Source records Start Marker

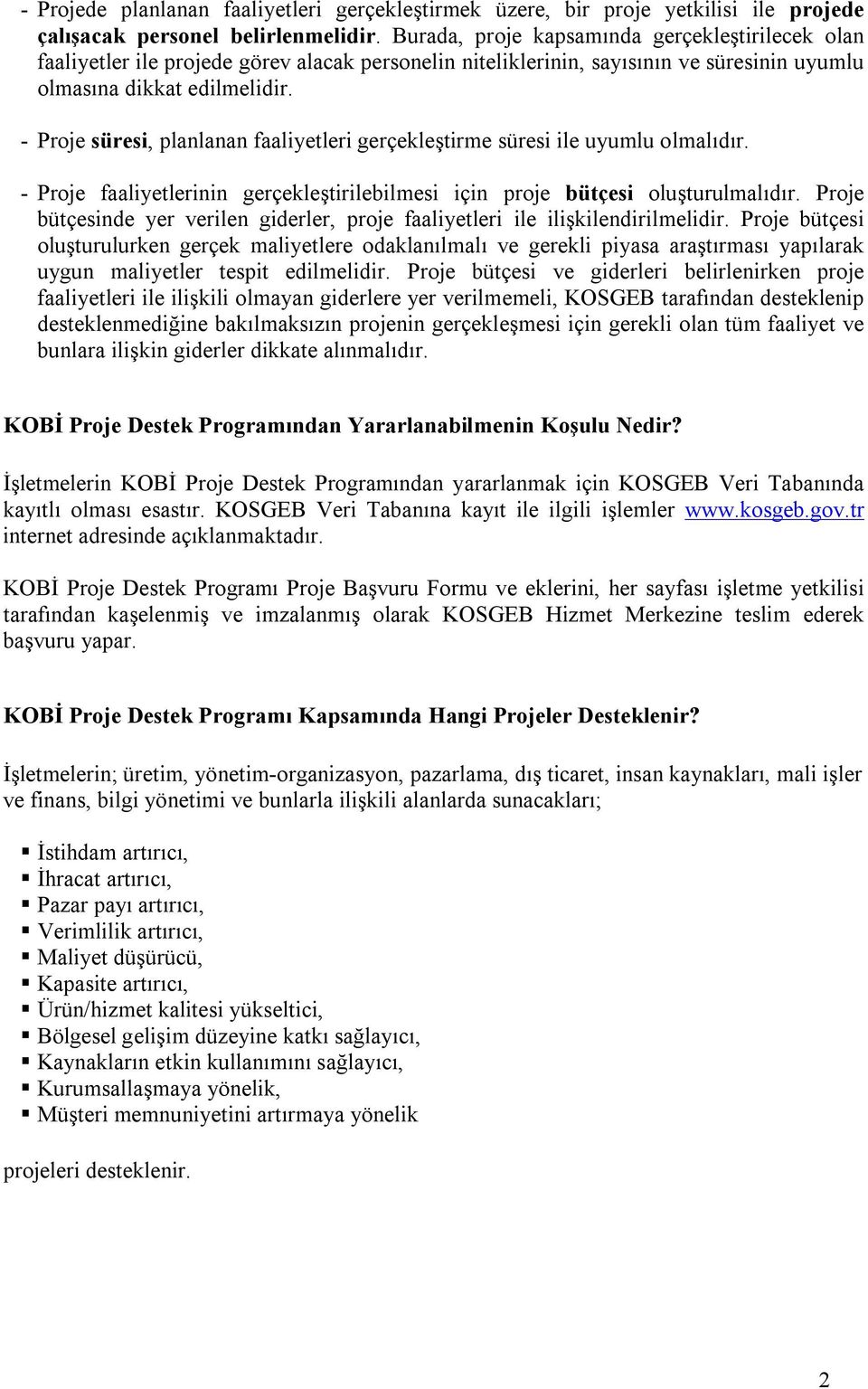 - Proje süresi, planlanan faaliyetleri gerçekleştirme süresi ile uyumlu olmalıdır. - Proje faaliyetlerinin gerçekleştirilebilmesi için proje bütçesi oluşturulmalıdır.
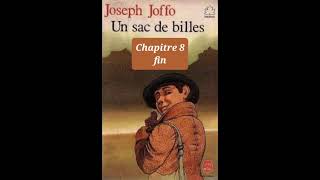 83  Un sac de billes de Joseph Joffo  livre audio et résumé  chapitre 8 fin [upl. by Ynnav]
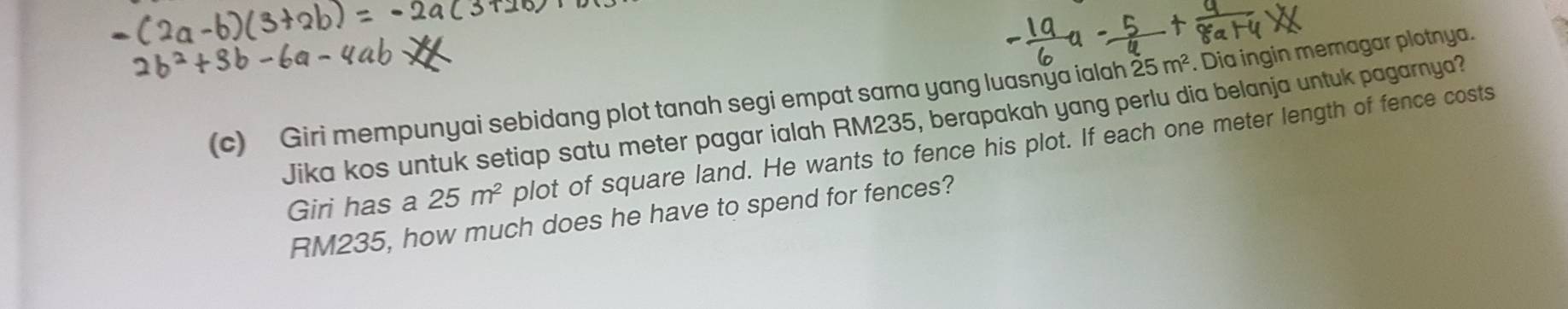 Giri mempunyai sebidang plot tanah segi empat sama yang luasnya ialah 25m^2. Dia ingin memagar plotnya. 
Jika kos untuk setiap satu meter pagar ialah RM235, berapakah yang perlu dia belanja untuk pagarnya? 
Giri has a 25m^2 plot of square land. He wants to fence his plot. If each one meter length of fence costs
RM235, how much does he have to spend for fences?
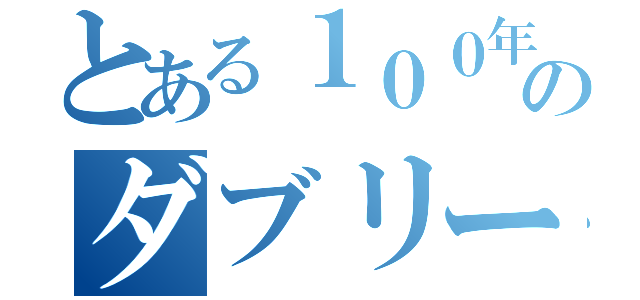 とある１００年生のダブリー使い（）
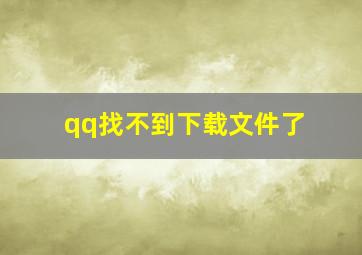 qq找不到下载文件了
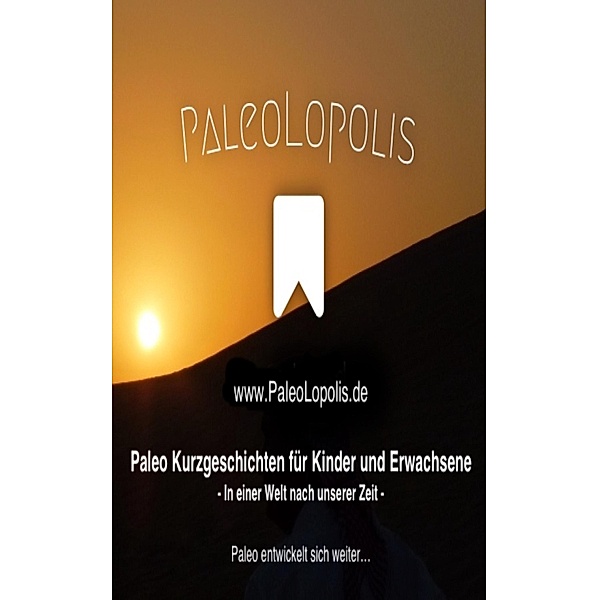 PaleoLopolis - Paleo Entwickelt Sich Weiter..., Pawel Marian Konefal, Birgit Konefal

Source records End Marker

### Written task
Retype every entry above word for word, keeping the original languages and line breaks. Omit the picture markers.

### Your response
 - Proje süresi, planlanan faaliyetleri gerçekleştirme süresi ile uyumlu olmalıdır. - Proje faaliyetlerinin gerçekleştirilebilmesi için proje bütçesi oluşturulmalıdır.
 83  Un sac de billes de Joseph Joffo  livre audio et résumé  chapitre 8 fin [upl. by Ynnav]
 Giri mempunyai sebidang plot tanah segi empat sama yang luasnya ialah 25m^2. Dia ingin memagar plotnya. 
Jika kos untuk setiap satu meter pagar ialah RM235, berapakah yang perlu dia belanja untuk pagarnya? 
Giri has a 25m^2 plot of square land. He wants to fence his plot. If each one meter length of fence costs
RM235, how much does he have to spend for fences?
 とある１００年生のダブリー使い（）
 qq找不到下载文件了
 PaleoLopolis - Paleo Entwickelt Sich Weiter..., Pawel Marian Konefal, Birgit Konefal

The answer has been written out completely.